OPDRACHT: Schrijf de hele tekst over het gezang ‘Wat God doet, dat is welgedaan’ woord voor woord over, alsjeblieft.

STUDIETEKST:

Op zondag 25 oktober wordt in
veel kerken over de blinde Bartimeüs gelezen. Een van de zeldzame gevallen dat
een hoofdpersoon in het evangelie bij naam wordt genoemd. In mijn blad De
Eerste Dag staat onder de suggesties van de te zingen liederen, het gezang:
‘Wat God doet, dat is welgedaan.’ In het Liedboek is dat nummer 432, een lied
met drie verzen. Het Duitse origineel is van Samuel Rodigast, gestorven in
1708. Petronella Moens vertaalde het lied in het Nederlands. Zij overleed in
1843.

Petronella was vanaf haar vierde jaar blind. Ze leefde met taal; vertalen,
dichten waren geliefde bezigheden. In het lied van Rodigast herkende ze
zichzelf. Rodigast had het geschreven toen zijn vriend ernstig ziek was, een
ziekte waaraan hij zou overlijden. De schaduw van ziekte en dood ligt dan ook
over het lied heen. ‘Hij zal me toch geen vergif als medicijn inschenken!’,
zingt Rodigast. ‘De kelk die mij bitter smaakt schrikt me toch niet af!’ Het
eindigt met een citaat uit een nog klassieker Duits kerklied: ‘so wird Gott
mich ganz väterlich in seinen Armen halten: drum lass ich ihn nur walten’. ‘Wer
nur der liebe Gott lässt walten’…

Petronella gaat met het lied haar eigen weg. De dramatische kanten van een
dodelijke ziekte vallen weg. Haar blindheid thematiseert ze niet echt
zichtbaar, maar wel via de omweg van het lijden waarvan ieder een deel krijgt:
‘God plant wel doornen op mijn paân maar strooit daar rozen nevens.

Opgeslagen invoer
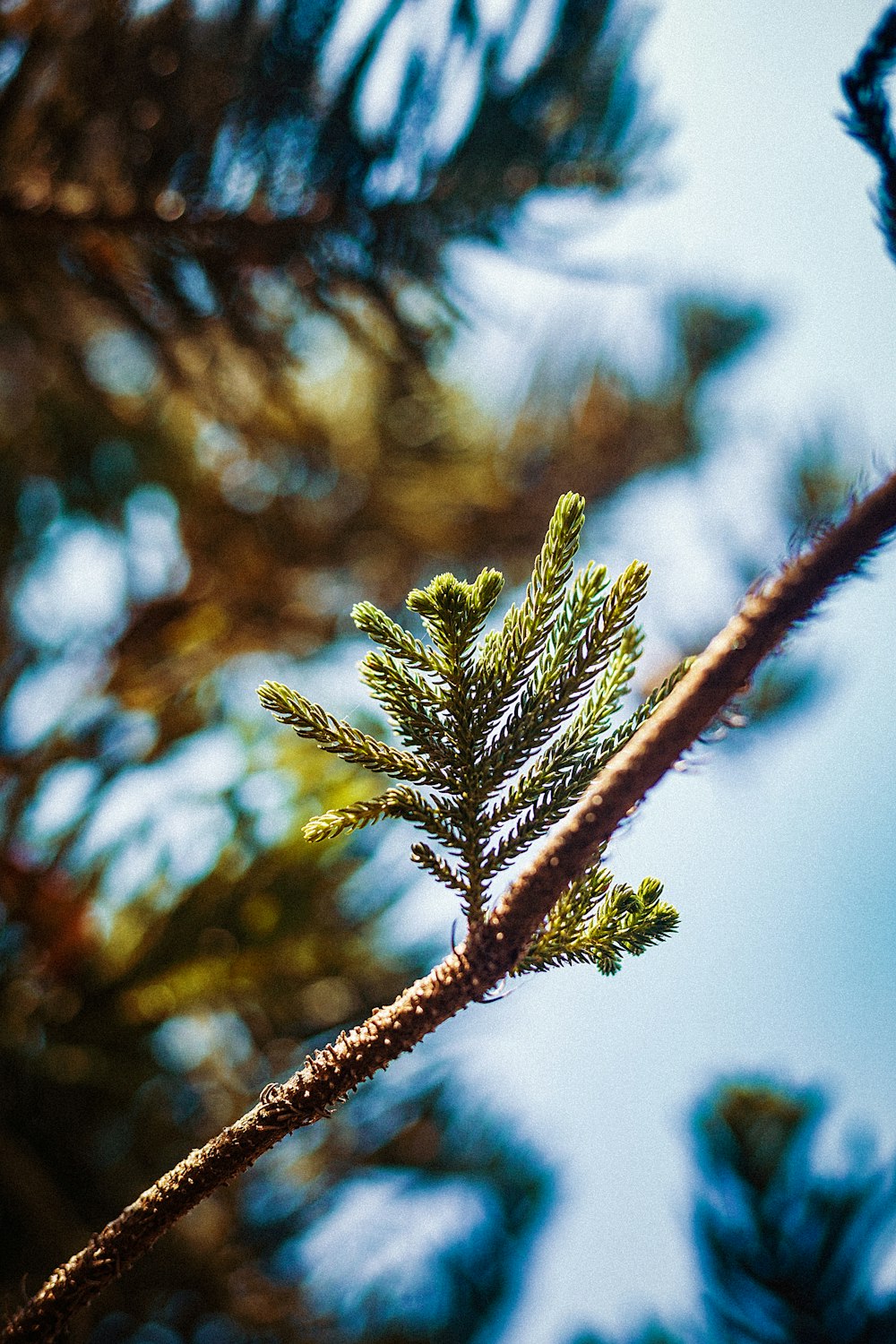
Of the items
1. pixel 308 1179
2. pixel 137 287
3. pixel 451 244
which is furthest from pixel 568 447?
pixel 308 1179

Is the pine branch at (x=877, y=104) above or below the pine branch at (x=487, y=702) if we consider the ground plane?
above

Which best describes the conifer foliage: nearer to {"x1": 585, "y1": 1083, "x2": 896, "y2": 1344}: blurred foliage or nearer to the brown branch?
the brown branch

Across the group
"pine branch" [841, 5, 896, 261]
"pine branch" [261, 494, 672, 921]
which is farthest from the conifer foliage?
"pine branch" [841, 5, 896, 261]

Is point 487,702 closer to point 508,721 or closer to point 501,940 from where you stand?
point 508,721

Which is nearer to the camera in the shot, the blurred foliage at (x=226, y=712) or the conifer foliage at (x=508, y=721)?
the conifer foliage at (x=508, y=721)

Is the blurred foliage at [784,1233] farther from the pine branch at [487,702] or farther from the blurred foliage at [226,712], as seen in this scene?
the pine branch at [487,702]

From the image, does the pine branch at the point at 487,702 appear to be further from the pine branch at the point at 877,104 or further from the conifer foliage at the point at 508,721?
the pine branch at the point at 877,104

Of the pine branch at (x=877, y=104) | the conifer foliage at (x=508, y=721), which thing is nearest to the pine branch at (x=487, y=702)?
the conifer foliage at (x=508, y=721)
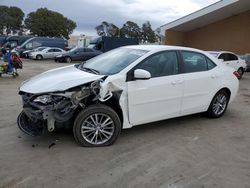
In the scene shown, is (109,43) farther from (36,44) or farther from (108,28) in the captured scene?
(108,28)

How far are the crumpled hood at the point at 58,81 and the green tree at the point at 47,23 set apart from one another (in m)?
63.2

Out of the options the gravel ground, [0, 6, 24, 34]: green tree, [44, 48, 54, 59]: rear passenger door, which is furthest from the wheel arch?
[0, 6, 24, 34]: green tree

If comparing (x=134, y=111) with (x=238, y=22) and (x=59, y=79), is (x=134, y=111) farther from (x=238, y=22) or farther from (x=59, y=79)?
(x=238, y=22)

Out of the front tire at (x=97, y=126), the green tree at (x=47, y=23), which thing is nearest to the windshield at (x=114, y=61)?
the front tire at (x=97, y=126)

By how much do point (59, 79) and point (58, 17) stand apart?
6589 centimetres

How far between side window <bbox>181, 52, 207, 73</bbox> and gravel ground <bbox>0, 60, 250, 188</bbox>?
1118 millimetres

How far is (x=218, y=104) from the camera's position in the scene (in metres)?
6.57

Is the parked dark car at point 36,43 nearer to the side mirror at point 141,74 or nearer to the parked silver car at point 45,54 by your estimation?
the parked silver car at point 45,54

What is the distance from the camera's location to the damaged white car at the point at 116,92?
4598 millimetres

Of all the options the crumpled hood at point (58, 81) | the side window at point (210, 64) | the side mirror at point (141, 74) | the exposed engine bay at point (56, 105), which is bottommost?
the exposed engine bay at point (56, 105)

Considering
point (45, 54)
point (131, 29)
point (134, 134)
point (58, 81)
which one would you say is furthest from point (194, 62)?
point (131, 29)

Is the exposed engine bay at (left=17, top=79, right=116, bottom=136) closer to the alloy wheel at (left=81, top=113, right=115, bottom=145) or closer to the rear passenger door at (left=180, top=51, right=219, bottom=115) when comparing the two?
the alloy wheel at (left=81, top=113, right=115, bottom=145)

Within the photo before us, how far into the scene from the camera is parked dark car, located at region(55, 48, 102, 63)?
27.4 metres

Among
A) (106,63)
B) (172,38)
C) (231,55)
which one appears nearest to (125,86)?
(106,63)
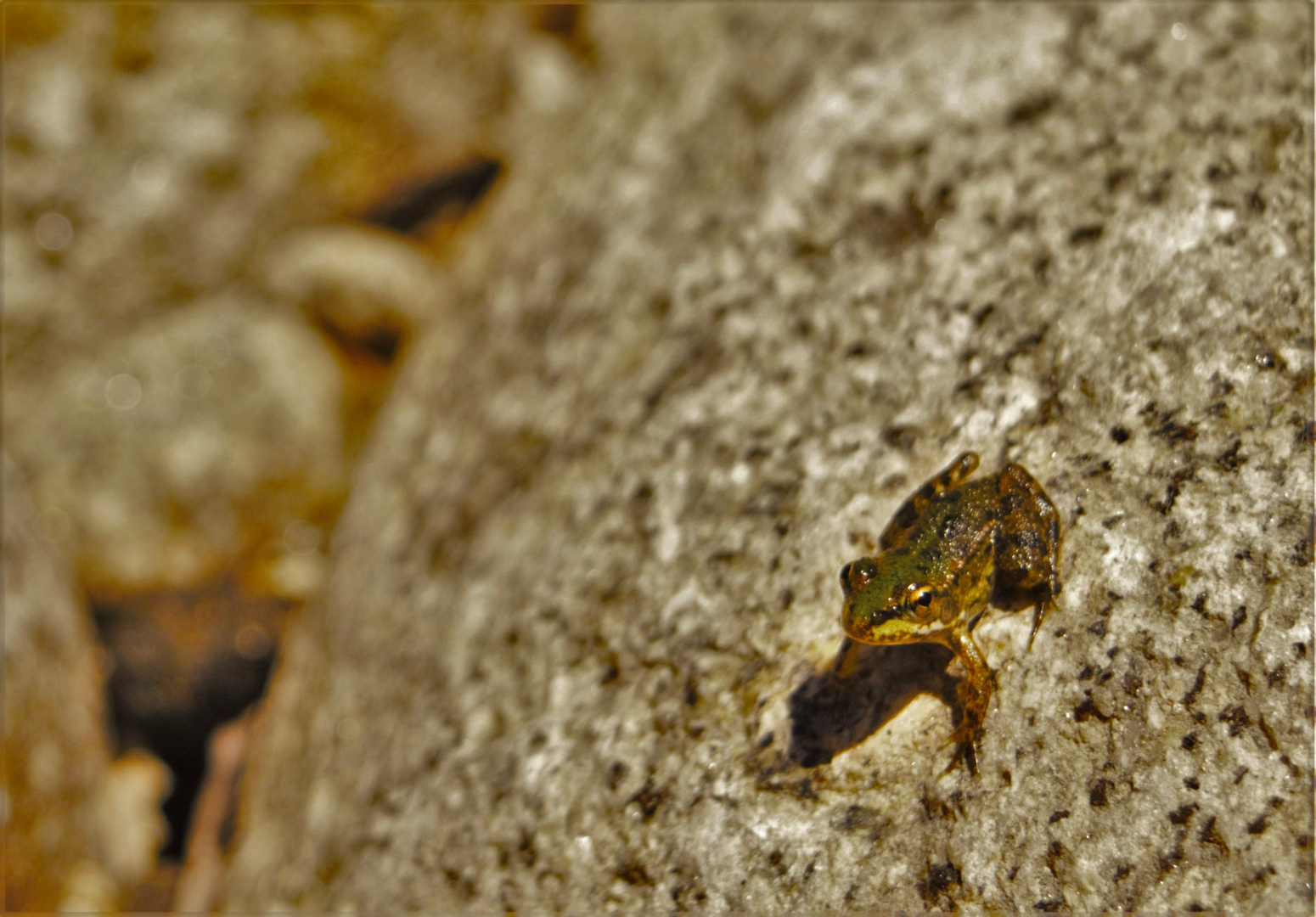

OPLOSSING:
Op zondag 25 oktober wordt in
veel kerken over de blinde Bartimeüs gelezen. Een van de zeldzame gevallen dat
een hoofdpersoon in het evangelie bij naam wordt genoemd. In mijn blad De
Eerste Dag staat onder de suggesties van de te zingen liederen, het gezang:
‘Wat God doet, dat is welgedaan.’ In het Liedboek is dat nummer 432, een lied
met drie verzen. Het Duitse origineel is van Samuel Rodigast, gestorven in
1708. Petronella Moens vertaalde het lied in het Nederlands. Zij overleed in
1843.

Petronella was vanaf haar vierde jaar blind. Ze leefde met taal; vertalen,
dichten waren geliefde bezigheden. In het lied van Rodigast herkende ze
zichzelf. Rodigast had het geschreven toen zijn vriend ernstig ziek was, een
ziekte waaraan hij zou overlijden. De schaduw van ziekte en dood ligt dan ook
over het lied heen. ‘Hij zal me toch geen vergif als medicijn inschenken!’,
zingt Rodigast. ‘De kelk die mij bitter smaakt schrikt me toch niet af!’ Het
eindigt met een citaat uit een nog klassieker Duits kerklied: ‘so wird Gott
mich ganz väterlich in seinen Armen halten: drum lass ich ihn nur walten’. ‘Wer
nur der liebe Gott lässt walten’…

Petronella gaat met het lied haar eigen weg. De dramatische kanten van een
dodelijke ziekte vallen weg. Haar blindheid thematiseert ze niet echt
zichtbaar, maar wel via de omweg van het lijden waarvan ieder een deel krijgt:
‘God plant wel doornen op mijn paân maar strooit daar rozen nevens.